→ **INSTRUCTIONS TO FOLLOW**: Though the records contain pictures, copy none of them; repeat exactly the lines from the one with "Sentinel Riobot 1/12" to the end.

→ **MATERIAL FOR THE TASK**:
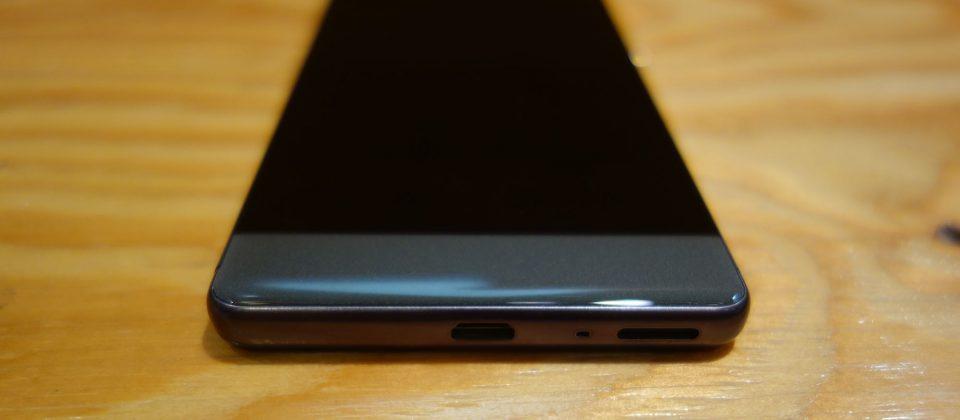 Xperia XA Dual F3116 2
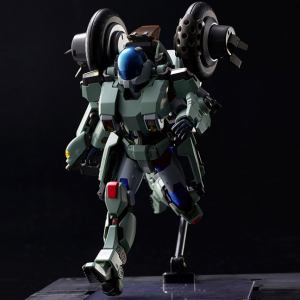 Sentinel Riobot 1/12 Mospeada VR-052T Armor Ride Rei Type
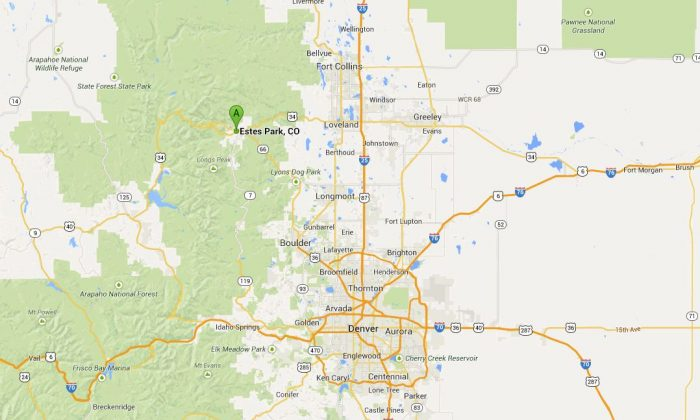 Estes Park in Colorado has experienced flooding, which is forcing some evacuations. (Google Maps)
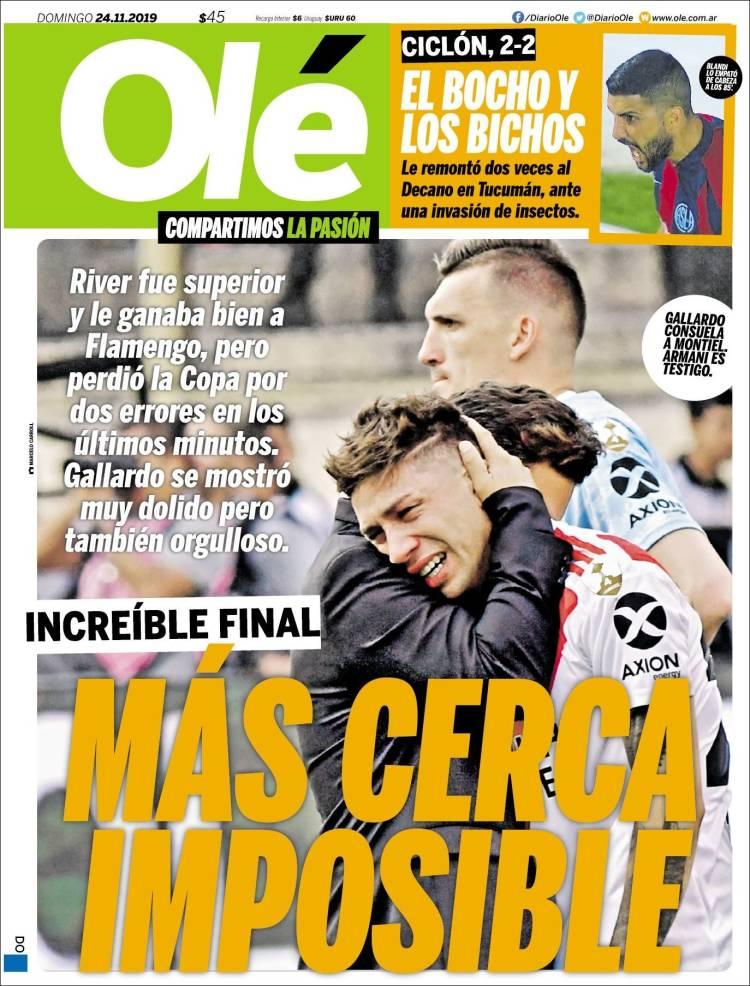 Las tapas del domingo 24: Cómo reflejaron los diarios la increíble derrota de River a último momento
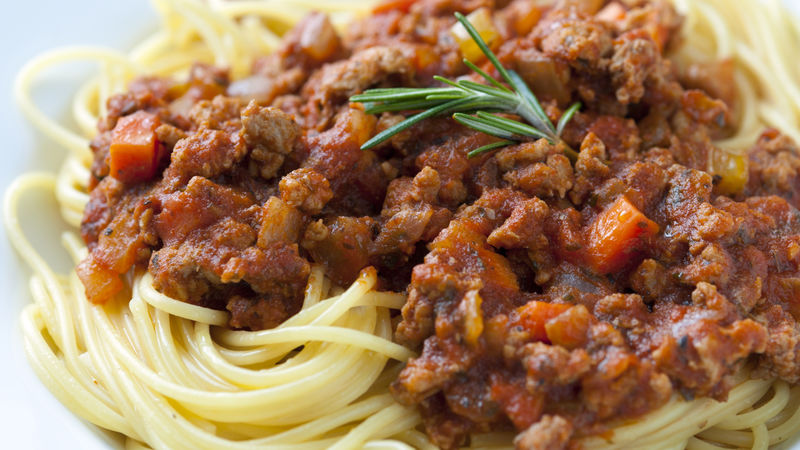 Easy Chicken Ragu
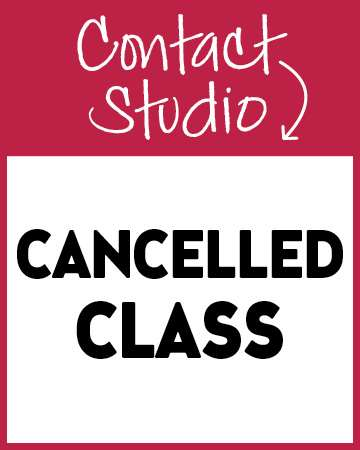 Class is Cancelled
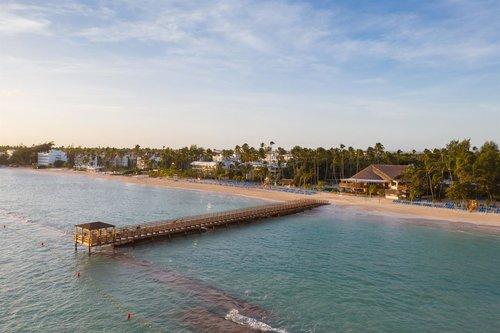 Тур в Impressive Premium Resort & Spa Punta Cana 5☆ Доминикана, Пунта Кана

→ **THE COMPLETED TASK**:
 Sentinel Riobot 1/12 Mospeada VR-052T Armor Ride Rei Type
 Estes Park in Colorado has experienced flooding, which is forcing some evacuations. (Google Maps)
 Las tapas del domingo 24: Cómo reflejaron los diarios la increíble derrota de River a último momento
 Easy Chicken Ragu
 Class is Cancelled
 Тур в Impressive Premium Resort & Spa Punta Cana 5☆ Доминикана, Пунта Кана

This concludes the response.